═════ Information

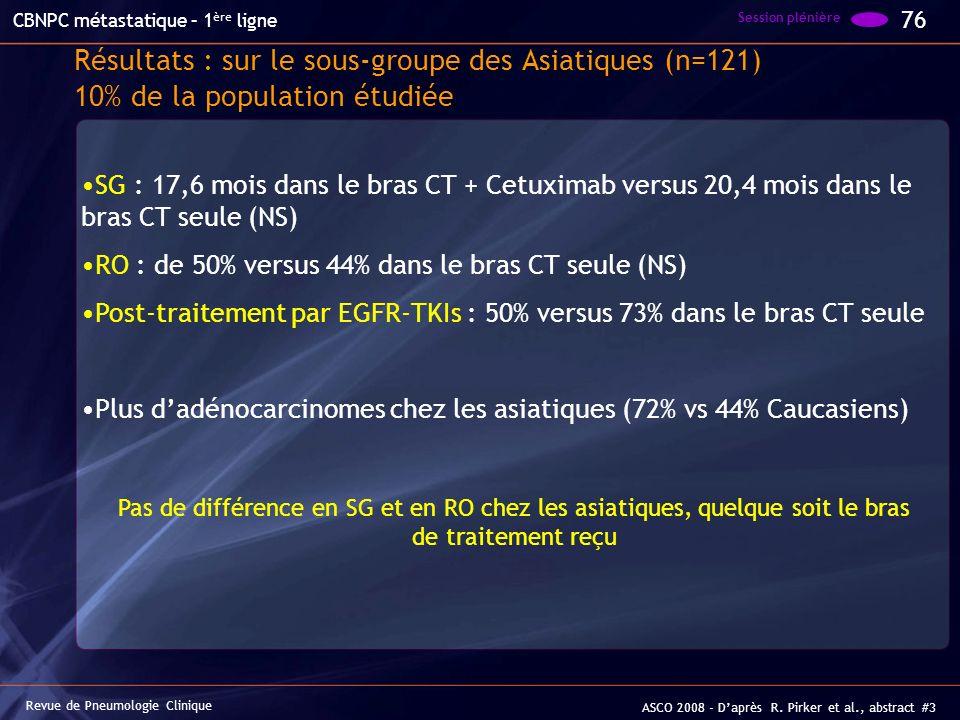 Résultats : sur le sous-groupe des Asiatiques (n=121) 10% de la population étudiée SG : 17,6 mois dans le bras CT + Cetuximab versus 20,4 mois dans le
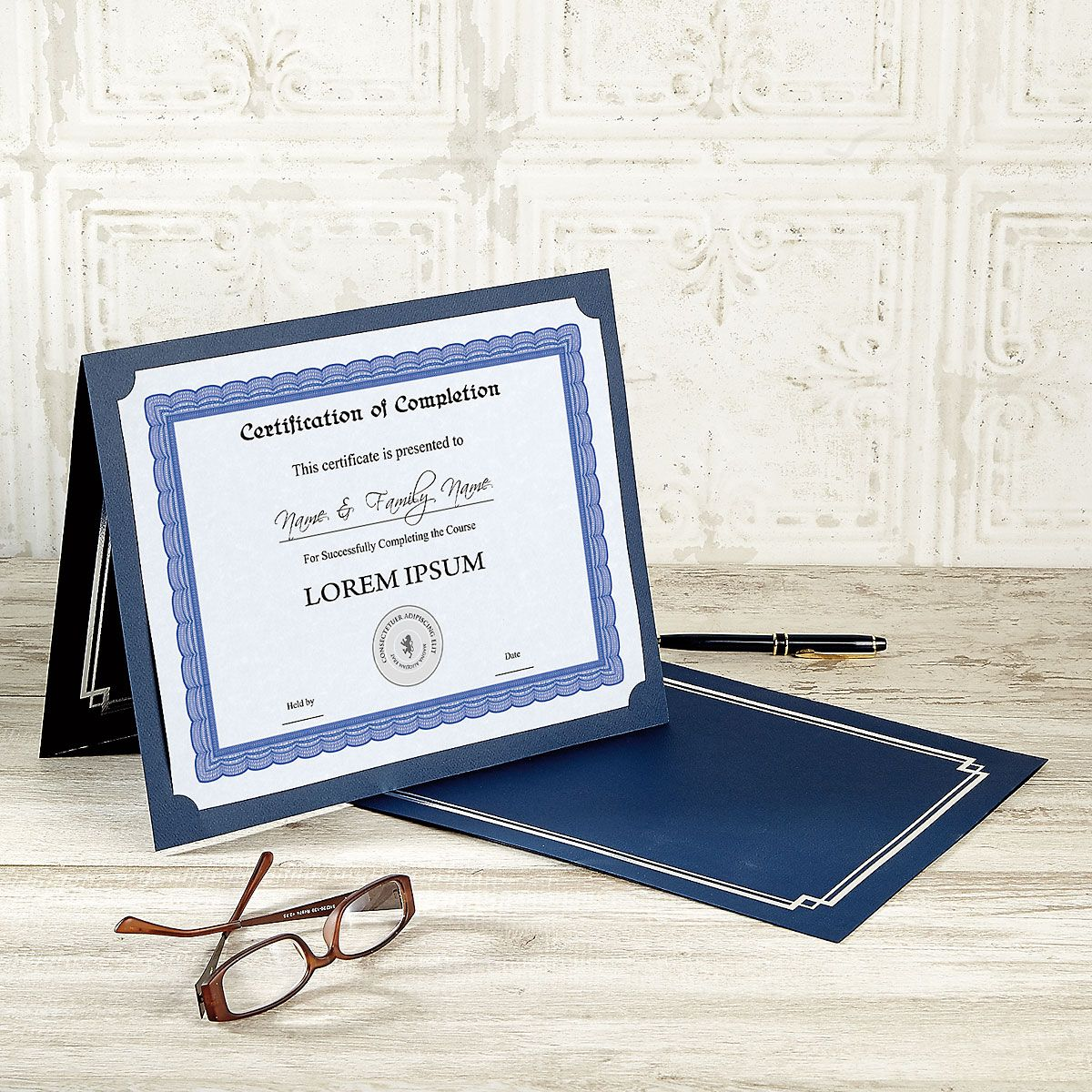 Classic Blue Certificate Jacket with Silver Border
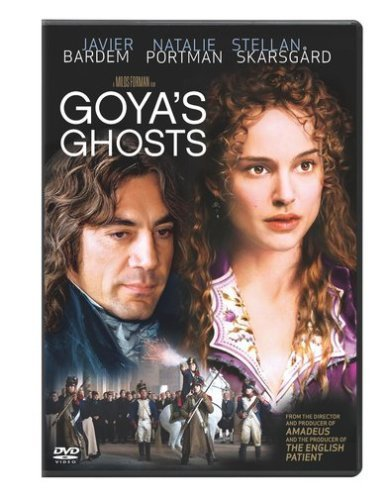 Goya's Ghosts by Sony Pictures Home Entertainment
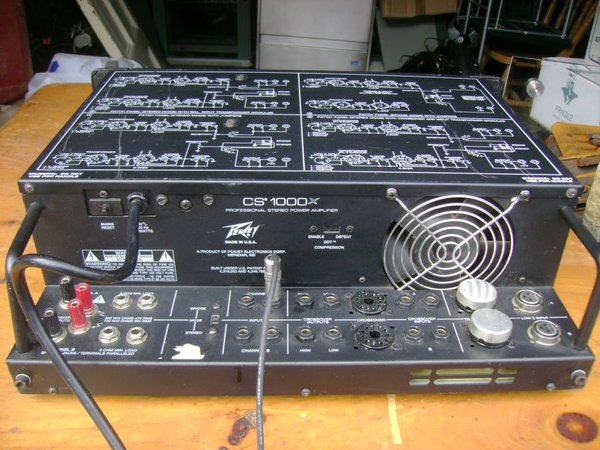 1x Peavey Amp CS1000x - Durham 1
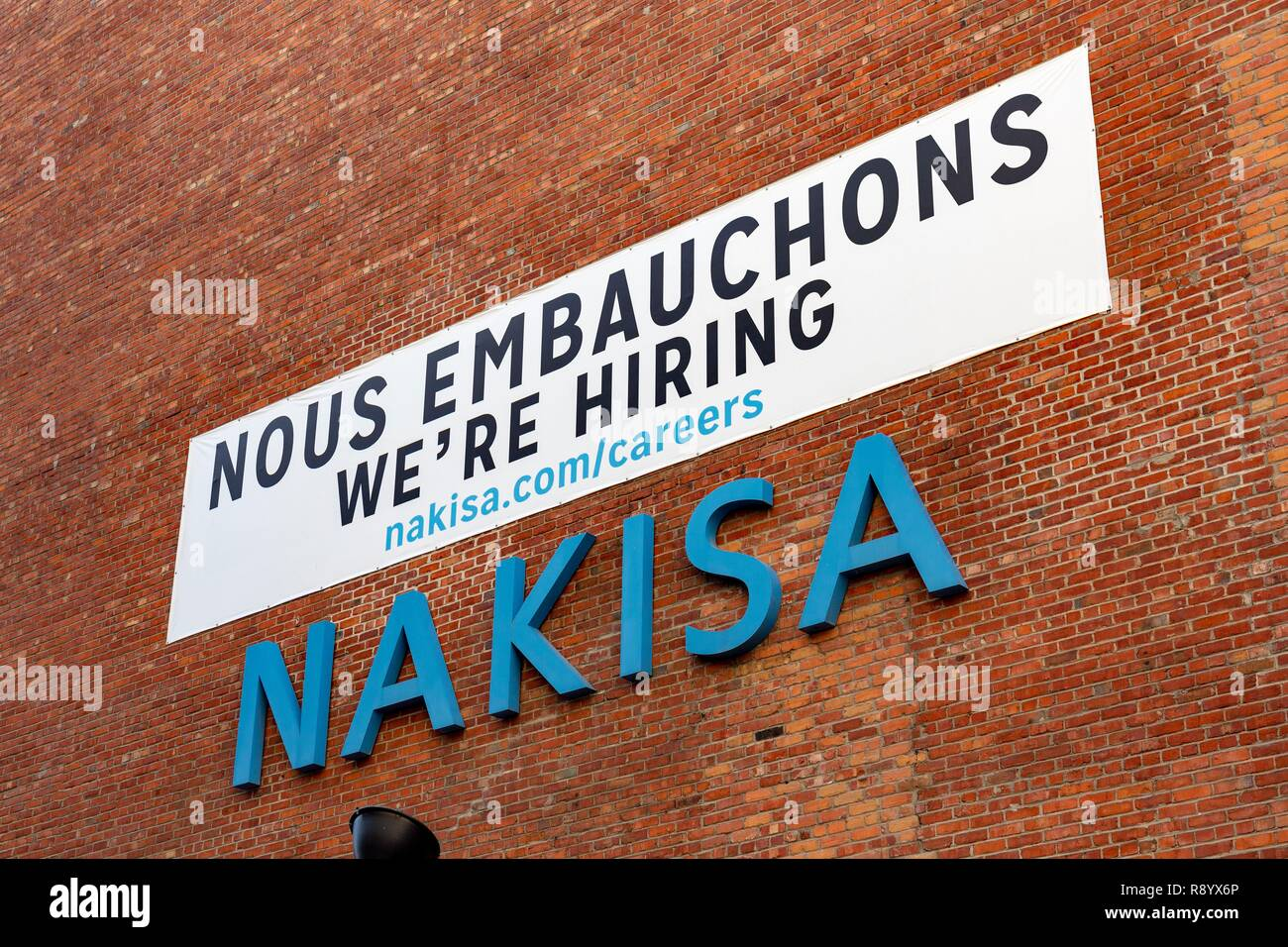 Canada, Province of Quebec, Montreal, employment, Announcement to Hire Staff in International Nakisa Corporation - Stock Image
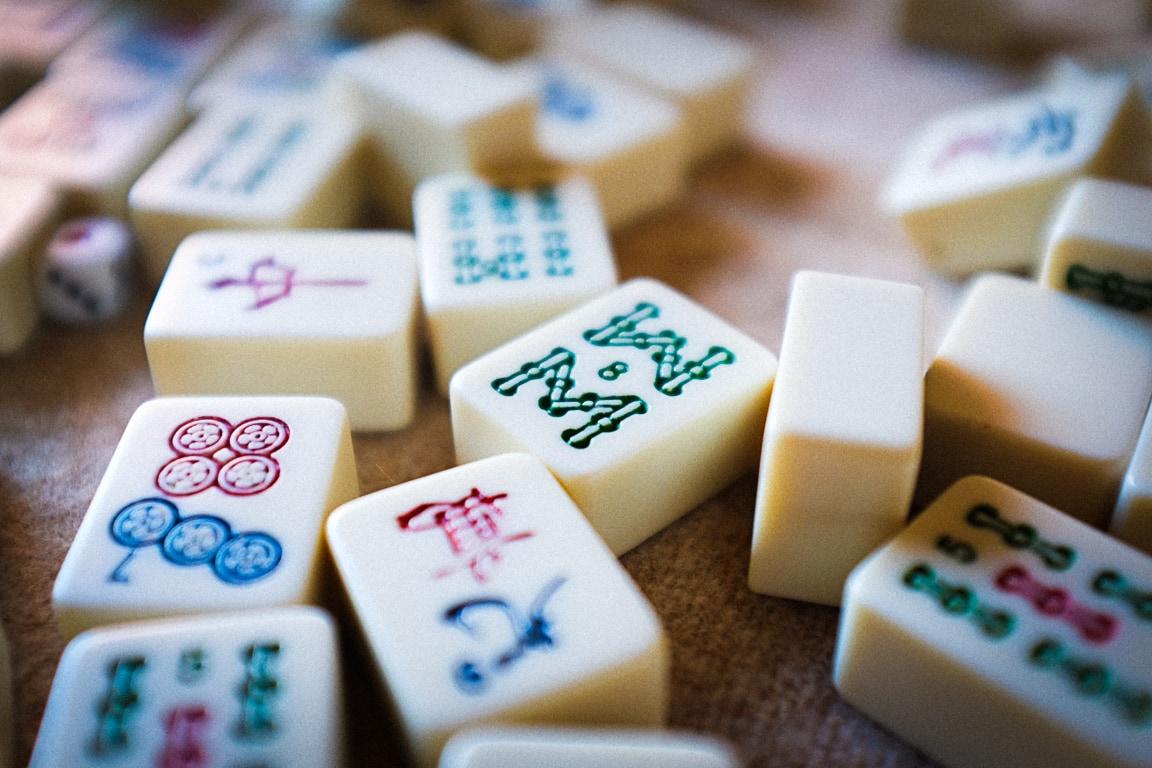 """Mahjong Tiles"" Torrance, 2019"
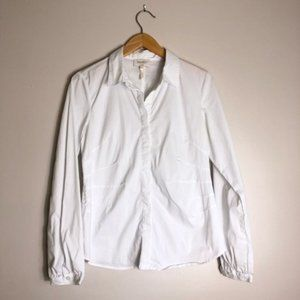 Laundry by Shelli Segal White Button Up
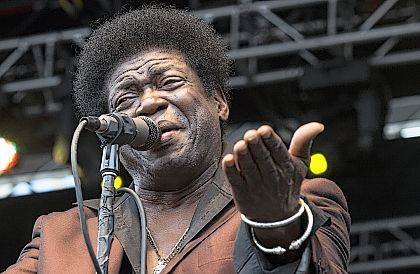 Questlove & Others Pay Final Respects To Charles Bradley On Social Media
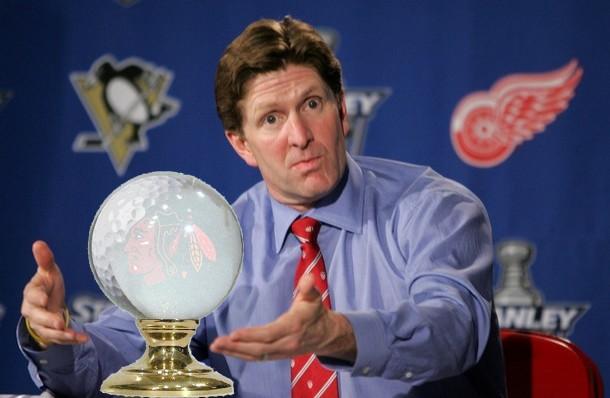 Coach gazes into the Hawks' future
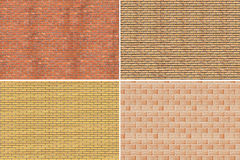 Collage. Brick wall Stock Images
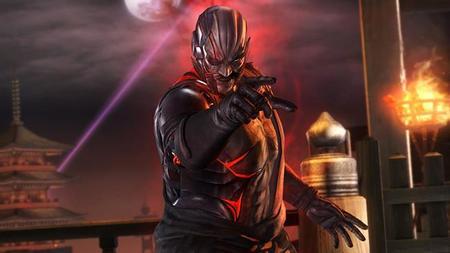 Llega nuevo combatiente a Dead or Alive 5: Last Round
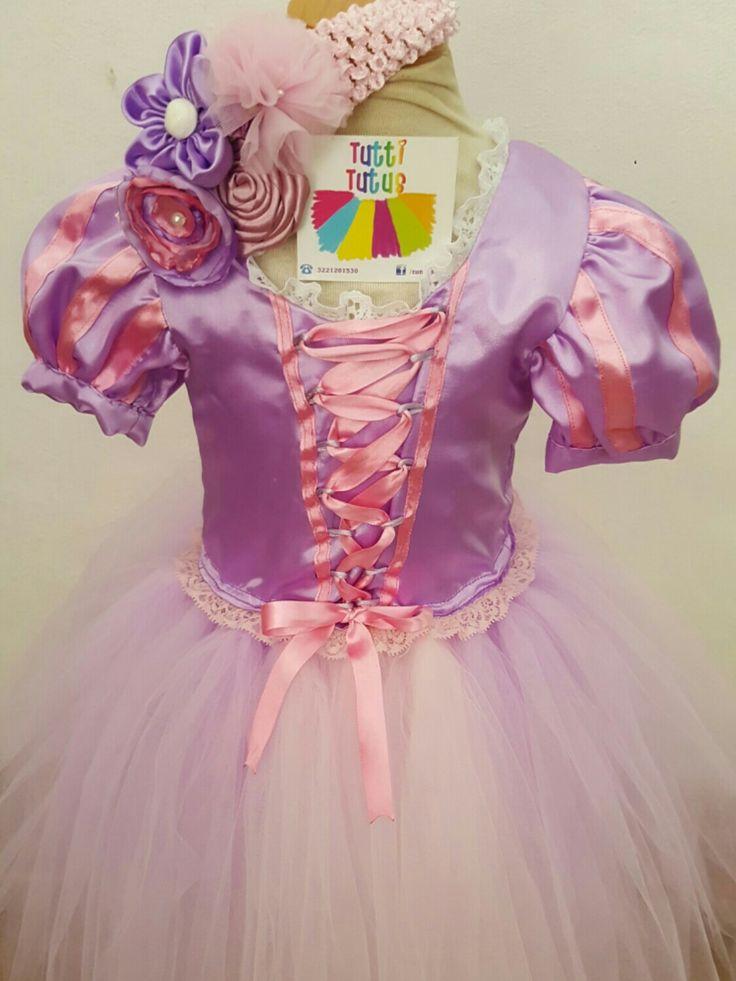 17 best Disfraces de niña vestidos / outfits tematicos para niñas ...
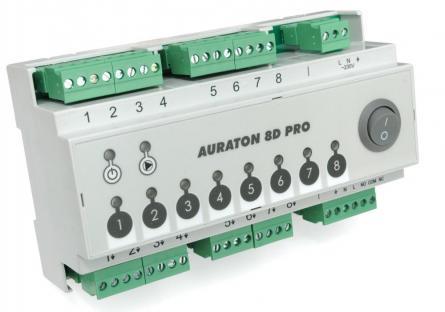 Centru de comanda actuatoare si termostate Auraton 8D PRO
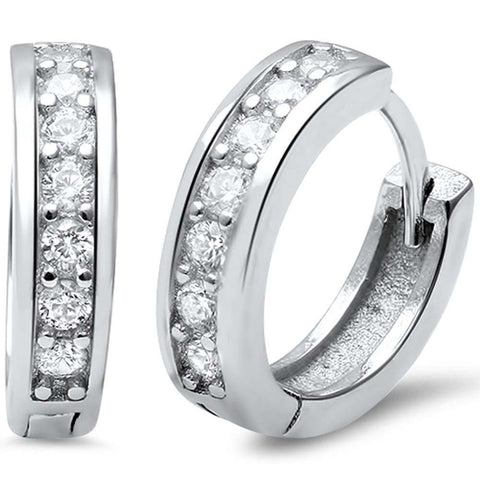 3mmx14mm Half Eternity Huggie Hoop Earrings Round Cubic Zirconia 925 Sterling Silver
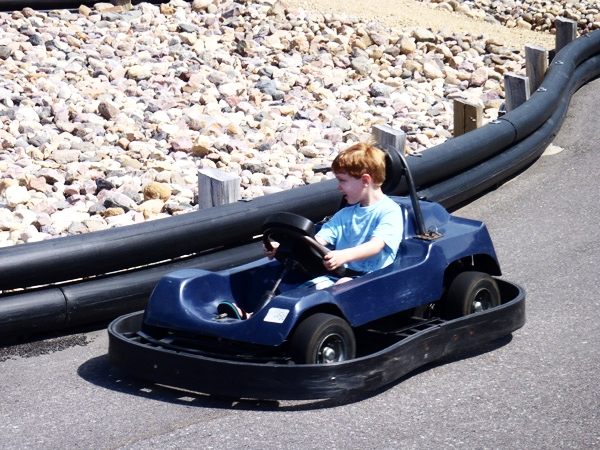 Driving your own car is always a hit at Amusement Parks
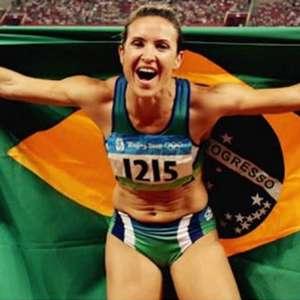 Como um salto mudou a história do atletismo feminino do País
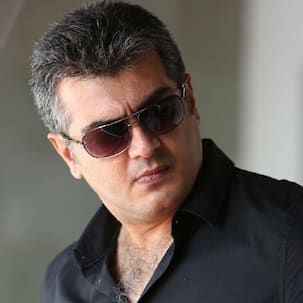 Filmy Friday: Happy Birthday Ajith Kumar: 5 films of the star, which justify his title 'Thala'
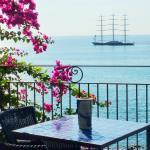 Hotel Palladio, Giardini Naxos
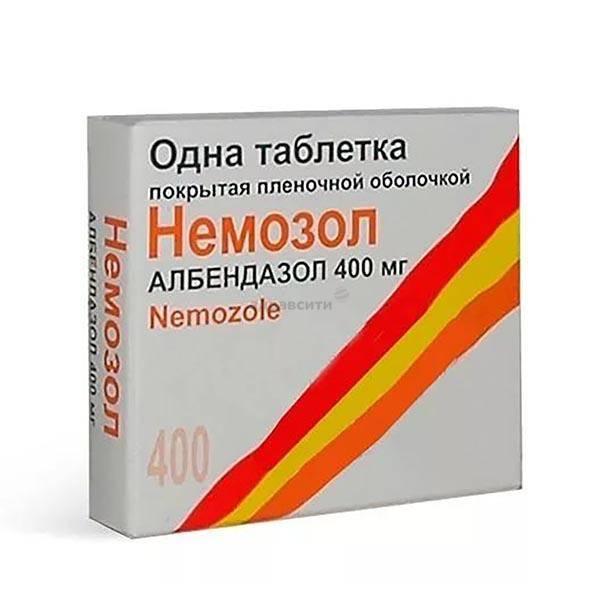 как избавиться от паразитов в организме человека таблетки
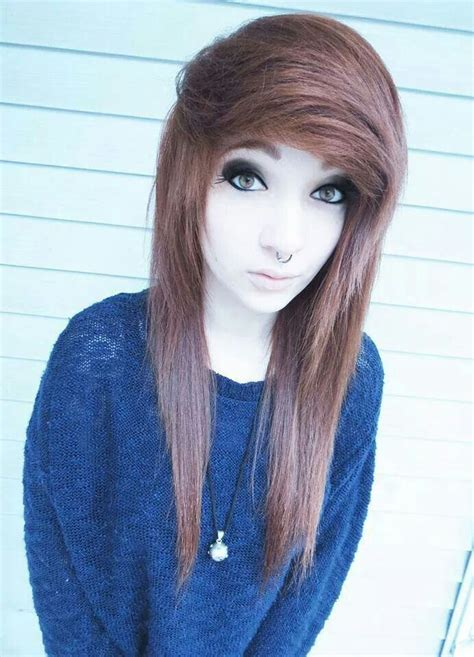 Best 10 Scene Hairstyles Ideas On Pinterest Emo Hair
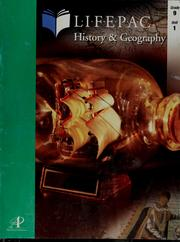 Cover of: History & geography | Alan Christopherson
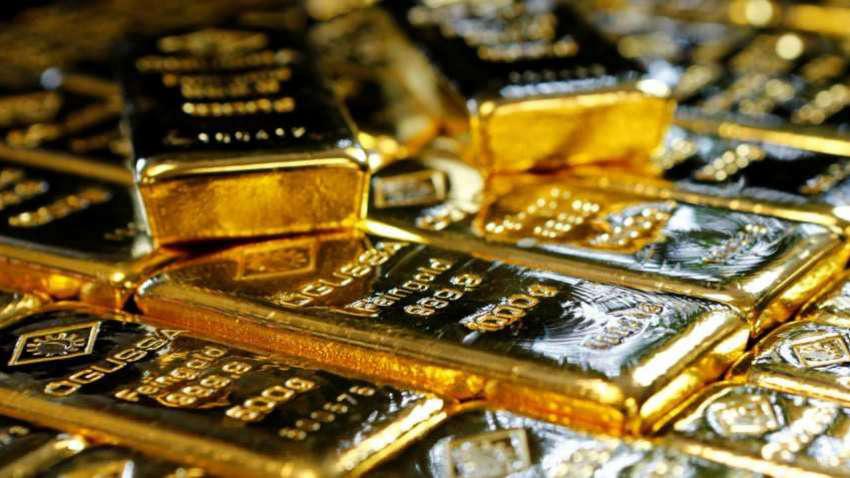 'Sẽ rất dại dột nếu loại trừ khả năng giá vàng tăng lên 2.000 USD/ounce vào cuối năm nay' - Ảnh 1.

══════════

Task to carry out:
Reproduce the listing above exactly from the line containing "Coach gazes into the Hawks' future" up to and including the line containing "Cover of: History", omitting any images and everything outside those lines.

Written solution:
 Coach gazes into the Hawks' future
 Collage. Brick wall Stock Images
 Llega nuevo combatiente a Dead or Alive 5: Last Round
 17 best Disfraces de niña vestidos / outfits tematicos para niñas ...
 Centru de comanda actuatoare si termostate Auraton 8D PRO
 3mmx14mm Half Eternity Huggie Hoop Earrings Round Cubic Zirconia 925 Sterling Silver
 Driving your own car is always a hit at Amusement Parks
 Como um salto mudou a história do atletismo feminino do País
 Filmy Friday: Happy Birthday Ajith Kumar: 5 films of the star, which justify his title 'Thala'
 Hotel Palladio, Giardini Naxos
 как избавиться от паразитов в организме человека таблетки
 Best 10 Scene Hairstyles Ideas On Pinterest Emo Hair
 Cover of: History & geography | Alan Christopherson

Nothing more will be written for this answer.